The duo, along with the Le Mans endurance-race winner Allan McNish, have joined the board of a start-up that will this week fire the starting gun on a £50 million fundraising through the broker Oberon Capital to start building up its collection.
Tertre Rouge Assets — named after a famous bend at Le Mans — has secured six rare cars for £30 million, including a 1963 Jaguar E Type Lightweight, a 1960 Formula 1 Ferrari and a 1958 Mercedes-Benz 300 SL, to start the business.
The rest of the £50 million will be spent on buying other car-related businesses, starting with the supercar events company The Run To, which organises luxury driving rallies to the Monaco Grand Prix for wealthy petrolheads.
The idea was dreamt up by Tertre Rouge chairman Steven Schapera, a wealthy cosmetics entrepreneur, and chief executive André Ahrlé, a racing driver turned classic car investor, after the pair successfully co-invested in buying and selling classic motorbikes and cars.
Schapera, who does not even own a car, said he started working with Ahrlé simply as a way of spreading his investments after receiving a windfall from the €400 million sale of Invincible Brands, in which he was an investor.
“I really don’t know much about cars. For me, it was just about diversifying my portfolio. I wanted to put maybe 3 to 5 per cent of my wealth into alternative assets other than art, or wine or whatever, that are not correlated to the stock market. I met André and we ended up making a whole lot of money in classic cars and bikes.”
The problem, he said, was that cars and bikes are illiquid — meaning you cannot buy and sell them quickly. So they came up with the idea of creating a stock market company to trade vehicles in which investors could buy shares.
The group is targeting 15 per cent annual returns from the portfolio, on which it will make money by renting out the vehicles for photoshoots, as well as by selling them at a profit.
Ahrlé, whose first business was providing security services for stars including Bruce Springsteen and The Rolling Stones, got into racing when he won the speed challenges during a Mercedes-Benz course on driving for bodyguards. He went on to become a professional racing driver, winning the Daytona 24 hours race twice, before spending more time buying and selling rare classic cars.
“My first investment was in 1993, when I bought a Ferrari 1963 250 GT Lusso for 130,000 deutschmarks (£325,000). I sold it for $1 million (£800,000),” he recalled. His second investment was equally successful, but could have been far better: he bought a 1961 Competizione Ferrari 250 GT SWB Daytona race winner for 1.3 million Swiss francs (£1.2 million), then sold it for a 250 per cent profit. The car sold a few years later for $25 million.

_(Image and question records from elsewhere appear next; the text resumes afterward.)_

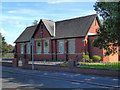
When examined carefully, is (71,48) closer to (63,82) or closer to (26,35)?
(26,35)

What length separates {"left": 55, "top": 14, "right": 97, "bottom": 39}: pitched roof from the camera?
29320 mm

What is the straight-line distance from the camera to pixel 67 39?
99.8 feet

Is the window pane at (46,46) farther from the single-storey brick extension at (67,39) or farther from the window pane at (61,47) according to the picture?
the window pane at (61,47)

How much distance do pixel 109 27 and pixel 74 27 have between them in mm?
16388

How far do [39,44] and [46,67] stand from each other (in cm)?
1838

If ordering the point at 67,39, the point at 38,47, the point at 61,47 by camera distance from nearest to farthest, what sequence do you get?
the point at 67,39, the point at 61,47, the point at 38,47

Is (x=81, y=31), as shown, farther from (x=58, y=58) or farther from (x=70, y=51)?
(x=58, y=58)

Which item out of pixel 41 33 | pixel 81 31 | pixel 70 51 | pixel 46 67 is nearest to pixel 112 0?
pixel 46 67

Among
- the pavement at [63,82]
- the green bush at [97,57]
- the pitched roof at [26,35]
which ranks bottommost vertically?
the pavement at [63,82]

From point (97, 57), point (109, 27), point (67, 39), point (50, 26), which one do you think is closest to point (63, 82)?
point (109, 27)

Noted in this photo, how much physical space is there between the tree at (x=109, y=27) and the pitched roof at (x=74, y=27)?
1077cm

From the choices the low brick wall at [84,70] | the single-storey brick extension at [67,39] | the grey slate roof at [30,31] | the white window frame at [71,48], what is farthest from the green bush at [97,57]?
the grey slate roof at [30,31]

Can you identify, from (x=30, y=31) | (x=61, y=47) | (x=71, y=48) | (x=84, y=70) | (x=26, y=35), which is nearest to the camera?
(x=84, y=70)

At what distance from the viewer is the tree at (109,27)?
1279 cm
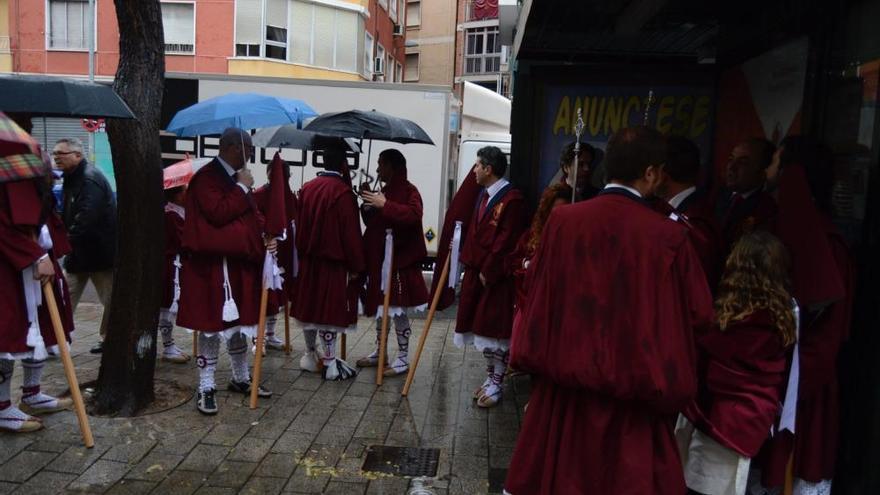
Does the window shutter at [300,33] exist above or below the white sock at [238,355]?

Investment companies have in the past set up funds to buy classic cars, but they have struggled to raise a diversified investor base or car portfolio.

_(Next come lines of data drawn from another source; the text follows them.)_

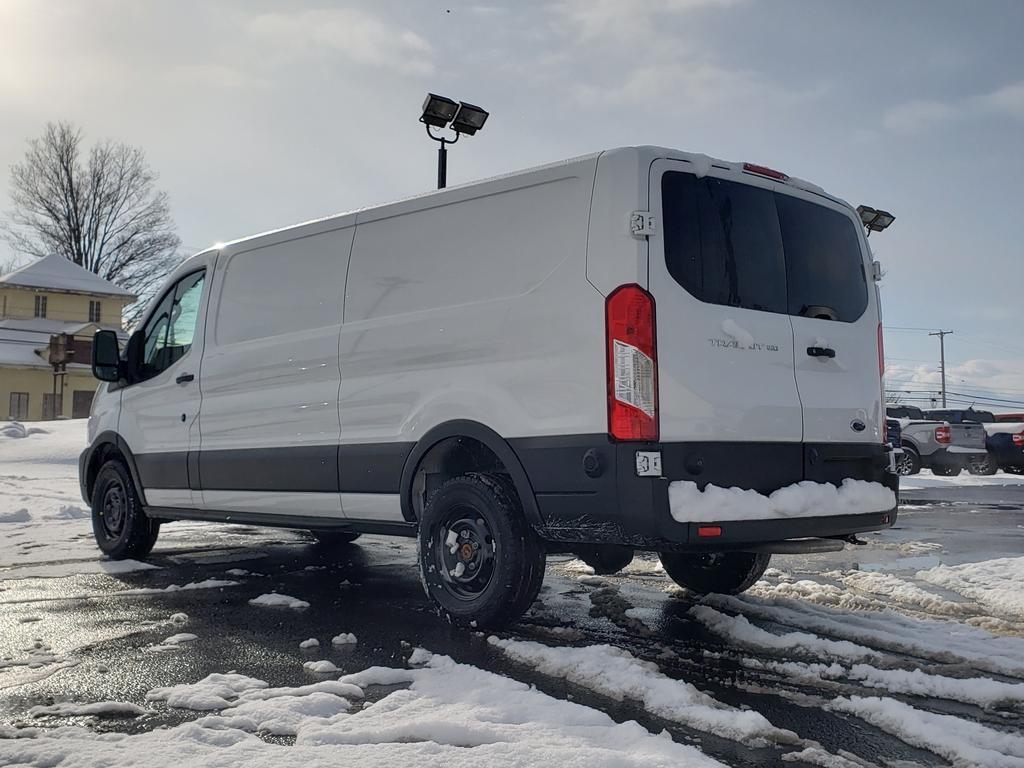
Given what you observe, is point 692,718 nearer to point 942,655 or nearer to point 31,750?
point 942,655

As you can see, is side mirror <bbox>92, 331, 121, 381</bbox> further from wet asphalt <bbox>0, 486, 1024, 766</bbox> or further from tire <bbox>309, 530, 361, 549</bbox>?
tire <bbox>309, 530, 361, 549</bbox>

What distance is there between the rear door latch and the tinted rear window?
97 millimetres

Fund profits can be reduced by the cost of storage, maintenance and insurance, although Schapera said that would be offset by revenues from renting out the cars for photoshoots and videos.

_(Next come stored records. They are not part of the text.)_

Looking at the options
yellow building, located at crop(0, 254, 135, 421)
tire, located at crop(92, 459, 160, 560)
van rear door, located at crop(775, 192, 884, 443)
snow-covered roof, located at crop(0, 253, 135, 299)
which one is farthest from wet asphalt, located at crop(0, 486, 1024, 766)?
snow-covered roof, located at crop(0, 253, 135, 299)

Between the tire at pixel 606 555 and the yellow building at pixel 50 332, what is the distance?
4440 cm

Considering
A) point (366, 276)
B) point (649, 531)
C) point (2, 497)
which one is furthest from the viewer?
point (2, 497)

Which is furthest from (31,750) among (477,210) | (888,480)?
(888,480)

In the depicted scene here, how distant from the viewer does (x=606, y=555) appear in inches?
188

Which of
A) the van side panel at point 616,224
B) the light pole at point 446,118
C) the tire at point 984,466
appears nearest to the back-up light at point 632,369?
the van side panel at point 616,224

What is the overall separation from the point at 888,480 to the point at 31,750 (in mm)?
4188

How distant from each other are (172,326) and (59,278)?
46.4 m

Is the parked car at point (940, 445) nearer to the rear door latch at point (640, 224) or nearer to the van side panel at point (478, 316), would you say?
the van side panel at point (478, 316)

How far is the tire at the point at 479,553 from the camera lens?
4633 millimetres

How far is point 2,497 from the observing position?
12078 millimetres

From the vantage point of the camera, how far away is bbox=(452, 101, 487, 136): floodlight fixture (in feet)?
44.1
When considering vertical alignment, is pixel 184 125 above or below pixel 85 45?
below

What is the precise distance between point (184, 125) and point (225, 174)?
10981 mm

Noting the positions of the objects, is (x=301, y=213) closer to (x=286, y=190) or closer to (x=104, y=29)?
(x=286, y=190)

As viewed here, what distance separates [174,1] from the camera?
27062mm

For investors looking at investing in up and coming classics cars the investment company Car Crowd who boast F1 broadcast host Natalie Pinkham and her Capital FM brother as ambassadors, and car aficionado Jodie Kidd as and investor, and part owner in two cars, the ability to but a share in a private company which exclusively owns a car believed to up-and-coming classic value wise with an agreed period of ownership and exit strategy.
The Knight Frank Luxury Investment Index for the second quarter of this year shows that cars outperformed art, jewellery and handbags over a ten-year period, with a return of 118 per cent against 109 per cent, 39 per cent and 60 per cent respectively. However, rare whisky bottles had the highest return with a 322 per cent gain.